A black-and-white shot depicting a blond woman staring blankly into the distance, might pass for the work of acclaimed contemporary photographer Cindy Sherman. A photo of a man covered with pulverized cement recalls the work of the late figurative sculptor George Segal.
Yet another photograph, taken of a message left at the WTC site, mocks the entire display: "All of you taking photos I wonder if you really see what's here or if you're so concerned with getting that perfect shot that you've forgotten this is a tragedy site, not a tourist attraction. As I continually had to move 'out of someone's way' as they carefully tried to frame this place [sic] mourning, I kept wondering what makes us think we can capture the pain, the loss, the pride and the confusion - this complexity - onto a 4x5 glossy."
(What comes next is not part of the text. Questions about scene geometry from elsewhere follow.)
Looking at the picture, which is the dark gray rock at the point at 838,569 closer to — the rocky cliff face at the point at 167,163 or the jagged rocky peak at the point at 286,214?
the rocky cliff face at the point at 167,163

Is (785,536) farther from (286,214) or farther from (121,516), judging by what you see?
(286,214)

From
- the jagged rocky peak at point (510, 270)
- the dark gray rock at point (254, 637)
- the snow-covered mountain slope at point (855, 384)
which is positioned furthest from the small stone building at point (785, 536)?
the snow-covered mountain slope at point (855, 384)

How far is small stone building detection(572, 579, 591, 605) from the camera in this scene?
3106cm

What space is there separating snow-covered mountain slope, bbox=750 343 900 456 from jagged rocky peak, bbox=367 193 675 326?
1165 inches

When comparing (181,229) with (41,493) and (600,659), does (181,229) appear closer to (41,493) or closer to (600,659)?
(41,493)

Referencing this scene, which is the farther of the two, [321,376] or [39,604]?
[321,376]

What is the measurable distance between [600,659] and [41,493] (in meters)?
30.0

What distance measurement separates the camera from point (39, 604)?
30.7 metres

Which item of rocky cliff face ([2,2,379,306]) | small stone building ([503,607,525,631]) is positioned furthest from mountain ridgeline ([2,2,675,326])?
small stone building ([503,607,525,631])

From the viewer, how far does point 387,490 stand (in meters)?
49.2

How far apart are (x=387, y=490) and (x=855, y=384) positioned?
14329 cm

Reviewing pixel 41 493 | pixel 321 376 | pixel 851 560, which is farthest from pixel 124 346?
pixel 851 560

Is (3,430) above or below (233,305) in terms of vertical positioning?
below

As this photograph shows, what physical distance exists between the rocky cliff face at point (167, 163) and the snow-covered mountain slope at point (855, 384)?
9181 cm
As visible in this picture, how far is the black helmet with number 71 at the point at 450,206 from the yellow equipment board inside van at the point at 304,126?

Weeks after Sept. 11, Robert R. Macdonald, director of the Museum of the City of New York, convened a meeting of museum officials, including a representative from the Smithsonian Institution, to brainstorm on what to do with the remains of the World Trade Center. He speaks of the "enormity of the challenge of collecting and preserving" hundreds of tons of artifacts, from crushed emergency service vehicles to discarded shoes. As they make plans, historians must take into account "the sensitivity of the site" as well. "Not only is it a crime scene, it's a sacred site, a burial ground for three to 5,000 people," Macdonald says.
While he has accepted the offer of photographer Joel Meyerowitz to document recovery efforts at the World Trade Center site, it is too early to mount an exhibition, he says. "We feel it would be highly inappropriate to display artifacts and even imagery of the tragedy." For now, he says, the task is "to collect, to preserve, to document."
Time will allow Macdonald and colleagues the distance with which to make "judgments [of] what we are interpreting here." As they plan for future exhibits related to the tragedy, museum staff members will have in mind the role played by photographs in documenting past American calamities, from the Civil War to the Great Depression to the Oklahoma City bombing, and photography's catalytic ability to make the dusty past come achingly alive.
That doesn't suggest that the SoHo gallery exhibit and others are in poor taste, Macdonald says. "I think that's very therapeutic for many people, but I think we all have been inundated by the images of the attack and the immediate aftermath."
While Meyerowitz has been granted permission to work in the heart of the site, the point-and-click crowd teems around the fringes of the site. For them, it's not enough to look at others' photos. They must see the disaster through their own lenses. A woman directs her husband, as he takes even more photos of the ruins: "Over here, Honey. Right here, Honey. This is perfect." Another photographer asks two officers to pose beside their cruiser with the tower ruins in the background.
The rubberneckers may seem incredibly crass, but some New Yorkers suggest it may be unfair to judge their actions. The insatiable appetite for photos and videos can be explained, perhaps, by the need to come to terms with a new truth about the way we live. The essay that prefaces the "Here is New York" exhibit speaks of a "new way of looking at and thinking about what has happened, as well as a way of making sense of all the images that have besieged us and continue to haunt us."
It's impossible to draw hard and fast rules about what is too much at a time like this, suggests Macdonald of the Museum of the History of New York. "Every individual has to say, 'What is the proportional response?' "
And if the answer isn't readily available, don't be surprised. Says Macdonald: "It's a profound time, and we haven't adjusted to it yet."